The Green500 list ranks the most energy-efficient supercomputers. It is significant because reducing energy consumption is one of the major challenges being faced in working towards exascale computing. The power constraint for a potential exascale supercomputer (that is, the maximum amount of power that such a system could use) is usually 20-30 megawatts, according to a recent article from the HiPEAC (High Performance and Embedded Architecture and Compilation) project. This means that the power efficiency of an exascale supercomputer has to reach 33 gigaFLOPS per watt, which is around twice as efficient as the Shoubu system B, which is currently the most energy-efficient system in the Green500 list (November 2018).
Statistics for (co-)processors
The Top500 list website also provides list statistics for different categories like processor generations, geographical regions, operating systems, and so on. Based on this information, we summarised the processor and accelerator/co-processor families in terms of the number of supercomputers and the sum of performances, as shown in Tables 1 and 2. It can be seen from the two tables that Intel Xeon processors (including Skylake, Broadwell, Haswell, and IvyBridge) and NVIDIA GPUs (including Volta, Pascal, Kepler, and Fermi) are dominant in the Top500 supercomputers as of November 2018. Such dominance is in both the number of supercomputers and the sum of performances. However, if we look at the most powerful machines (that is, the top 10), the processors and accelerators/co-processors have much more diverse origins. This leads to some uncertainty in what the world’s first exascale supercomputer will look like.

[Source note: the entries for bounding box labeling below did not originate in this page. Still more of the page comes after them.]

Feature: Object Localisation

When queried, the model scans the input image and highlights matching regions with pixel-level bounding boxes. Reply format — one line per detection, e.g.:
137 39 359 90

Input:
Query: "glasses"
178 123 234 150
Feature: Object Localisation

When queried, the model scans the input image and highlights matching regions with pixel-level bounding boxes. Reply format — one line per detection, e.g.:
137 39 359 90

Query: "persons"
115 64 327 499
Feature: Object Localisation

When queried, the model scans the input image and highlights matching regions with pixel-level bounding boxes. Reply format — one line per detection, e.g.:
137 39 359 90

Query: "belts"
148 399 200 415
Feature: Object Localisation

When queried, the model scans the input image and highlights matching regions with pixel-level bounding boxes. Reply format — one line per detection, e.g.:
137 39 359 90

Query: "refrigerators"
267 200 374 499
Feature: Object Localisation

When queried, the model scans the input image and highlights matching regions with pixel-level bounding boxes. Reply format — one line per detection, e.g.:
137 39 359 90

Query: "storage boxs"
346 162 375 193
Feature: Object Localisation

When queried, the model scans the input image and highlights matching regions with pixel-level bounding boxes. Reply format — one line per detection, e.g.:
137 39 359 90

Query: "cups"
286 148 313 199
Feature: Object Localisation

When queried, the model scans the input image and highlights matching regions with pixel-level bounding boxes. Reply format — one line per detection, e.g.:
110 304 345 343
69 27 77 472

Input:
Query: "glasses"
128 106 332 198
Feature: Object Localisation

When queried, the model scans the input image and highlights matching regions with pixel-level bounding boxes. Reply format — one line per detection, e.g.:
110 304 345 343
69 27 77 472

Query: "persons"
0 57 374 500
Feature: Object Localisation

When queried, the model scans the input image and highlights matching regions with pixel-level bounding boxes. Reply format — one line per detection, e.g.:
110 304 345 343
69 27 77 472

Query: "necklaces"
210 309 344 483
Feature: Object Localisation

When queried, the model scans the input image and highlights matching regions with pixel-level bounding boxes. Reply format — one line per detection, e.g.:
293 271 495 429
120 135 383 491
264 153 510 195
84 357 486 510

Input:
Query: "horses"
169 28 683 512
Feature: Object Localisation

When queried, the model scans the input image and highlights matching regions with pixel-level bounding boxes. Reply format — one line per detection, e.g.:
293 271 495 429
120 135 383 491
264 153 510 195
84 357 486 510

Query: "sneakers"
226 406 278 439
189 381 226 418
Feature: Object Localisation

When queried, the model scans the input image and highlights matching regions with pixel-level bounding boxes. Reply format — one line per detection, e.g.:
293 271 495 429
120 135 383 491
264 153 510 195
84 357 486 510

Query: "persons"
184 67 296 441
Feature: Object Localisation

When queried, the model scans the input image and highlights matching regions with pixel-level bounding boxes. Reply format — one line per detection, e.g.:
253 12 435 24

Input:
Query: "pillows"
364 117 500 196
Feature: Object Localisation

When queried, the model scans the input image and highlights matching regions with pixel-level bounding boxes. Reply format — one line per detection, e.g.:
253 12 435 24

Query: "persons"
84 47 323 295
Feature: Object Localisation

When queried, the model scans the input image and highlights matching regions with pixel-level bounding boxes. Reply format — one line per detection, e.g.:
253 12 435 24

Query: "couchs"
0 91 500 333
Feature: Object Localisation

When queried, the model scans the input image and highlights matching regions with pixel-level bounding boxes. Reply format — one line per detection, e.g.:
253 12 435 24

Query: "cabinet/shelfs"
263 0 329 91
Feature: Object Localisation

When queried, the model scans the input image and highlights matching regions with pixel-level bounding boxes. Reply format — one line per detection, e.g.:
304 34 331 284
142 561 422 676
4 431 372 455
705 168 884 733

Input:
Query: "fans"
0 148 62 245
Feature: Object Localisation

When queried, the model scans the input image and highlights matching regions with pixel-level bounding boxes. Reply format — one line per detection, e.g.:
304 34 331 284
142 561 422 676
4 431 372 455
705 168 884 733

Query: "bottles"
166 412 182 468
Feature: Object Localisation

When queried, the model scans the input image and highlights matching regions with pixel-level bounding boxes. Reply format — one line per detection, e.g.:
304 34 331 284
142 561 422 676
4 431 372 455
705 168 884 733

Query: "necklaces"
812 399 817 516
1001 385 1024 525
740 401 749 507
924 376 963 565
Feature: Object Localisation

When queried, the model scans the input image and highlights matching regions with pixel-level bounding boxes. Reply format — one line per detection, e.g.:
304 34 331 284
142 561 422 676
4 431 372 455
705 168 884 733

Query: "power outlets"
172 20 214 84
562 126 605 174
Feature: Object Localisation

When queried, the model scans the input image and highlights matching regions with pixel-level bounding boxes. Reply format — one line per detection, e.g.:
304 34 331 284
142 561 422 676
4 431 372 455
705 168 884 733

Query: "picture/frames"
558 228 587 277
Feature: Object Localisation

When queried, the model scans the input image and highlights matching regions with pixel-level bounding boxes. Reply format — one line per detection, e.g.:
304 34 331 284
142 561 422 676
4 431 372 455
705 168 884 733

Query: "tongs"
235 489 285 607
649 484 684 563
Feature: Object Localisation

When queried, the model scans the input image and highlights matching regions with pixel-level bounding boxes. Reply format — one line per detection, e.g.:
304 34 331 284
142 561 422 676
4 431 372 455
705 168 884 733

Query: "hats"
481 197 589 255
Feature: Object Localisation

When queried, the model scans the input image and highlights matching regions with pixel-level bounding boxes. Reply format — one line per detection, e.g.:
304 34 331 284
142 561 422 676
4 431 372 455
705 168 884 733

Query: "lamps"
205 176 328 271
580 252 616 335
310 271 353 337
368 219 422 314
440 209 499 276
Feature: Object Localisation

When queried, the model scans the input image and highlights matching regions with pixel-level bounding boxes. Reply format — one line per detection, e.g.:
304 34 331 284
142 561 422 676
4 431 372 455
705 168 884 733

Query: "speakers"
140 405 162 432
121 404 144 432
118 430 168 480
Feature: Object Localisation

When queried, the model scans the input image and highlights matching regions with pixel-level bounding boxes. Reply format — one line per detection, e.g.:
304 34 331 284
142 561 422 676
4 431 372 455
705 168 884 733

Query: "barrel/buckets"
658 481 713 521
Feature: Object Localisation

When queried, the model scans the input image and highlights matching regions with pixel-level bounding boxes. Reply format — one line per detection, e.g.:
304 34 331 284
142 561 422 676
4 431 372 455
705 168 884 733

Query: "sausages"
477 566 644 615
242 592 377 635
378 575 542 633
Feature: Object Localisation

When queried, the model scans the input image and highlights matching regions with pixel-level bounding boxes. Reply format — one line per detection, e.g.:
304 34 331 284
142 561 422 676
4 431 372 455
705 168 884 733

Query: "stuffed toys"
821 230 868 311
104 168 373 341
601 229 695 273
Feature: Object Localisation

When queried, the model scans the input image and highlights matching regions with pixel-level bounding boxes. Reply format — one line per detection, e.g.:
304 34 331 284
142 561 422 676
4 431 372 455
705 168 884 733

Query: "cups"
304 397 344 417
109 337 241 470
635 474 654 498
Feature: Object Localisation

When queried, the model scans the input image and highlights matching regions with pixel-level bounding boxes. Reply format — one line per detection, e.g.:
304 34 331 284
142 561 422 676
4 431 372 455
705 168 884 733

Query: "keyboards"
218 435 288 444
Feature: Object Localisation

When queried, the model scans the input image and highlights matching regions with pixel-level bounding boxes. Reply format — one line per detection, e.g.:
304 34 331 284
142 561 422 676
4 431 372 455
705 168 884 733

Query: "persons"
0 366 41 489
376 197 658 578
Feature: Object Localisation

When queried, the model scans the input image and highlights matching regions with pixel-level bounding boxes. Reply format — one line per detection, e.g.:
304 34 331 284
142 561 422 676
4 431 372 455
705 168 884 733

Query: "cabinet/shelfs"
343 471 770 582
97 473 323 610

Table 1: Processor statistics as of November 2018.
Calculated from Top500 list statistics
Processor family | System count | Performance sum (petaFLOPS) |
---|---|---|
Intel Xeon | 476 | 984.41 |
IBM Power | 13 | 291.99 |
Sunway/Shenwei | 1 | 93.02 |
Fujitsu SPARC64 | 6 | 20.93 |
AMD Opteron | 2 | 18.76 |
Hygon Dhyana | 1 | 4.33 |
Cavium ThunderX2 | 1 | 1.53 |
Table 2: Accelerator/Co-processor statistics as of November 2018.
Calculated from Top500 list statistics
Accelerator/Co-processor family |
System count | Performance sum (petaFLOPS) |
---|---|---|
NVIDIA GPU | 128 | 507.86 |
Matrix-2000 | 1 | 61.44 |
Intel Xeon Phi | 8 | 13.76 |
Deep Computing Processor | 1 | 4.33 |
PEZY-SC series | 2 | 2.06 |
Summary
We have briefly introduced the Top500 list and discussed relevant topics. Some key points are summarised below.
- The Top500 list ranks supercomputers based on their performance, and is published twice a year (in June and November).
- The performance, Rmax, is measured by the Linpack benchmark with 64-bit floating point arithmetic.
- The next milestone in supercomputer performance is 1 exaFLOPS, or 1018 floating point operations per second.
- The development of performance roughly follows an exponential growth.
- As of November 2018, the top 10 supercomputers are in the United States, China, Switzerland, Japan and Germany.
- Processors and accelerators/co-processors in the most powerful supercomputers have diverse origins.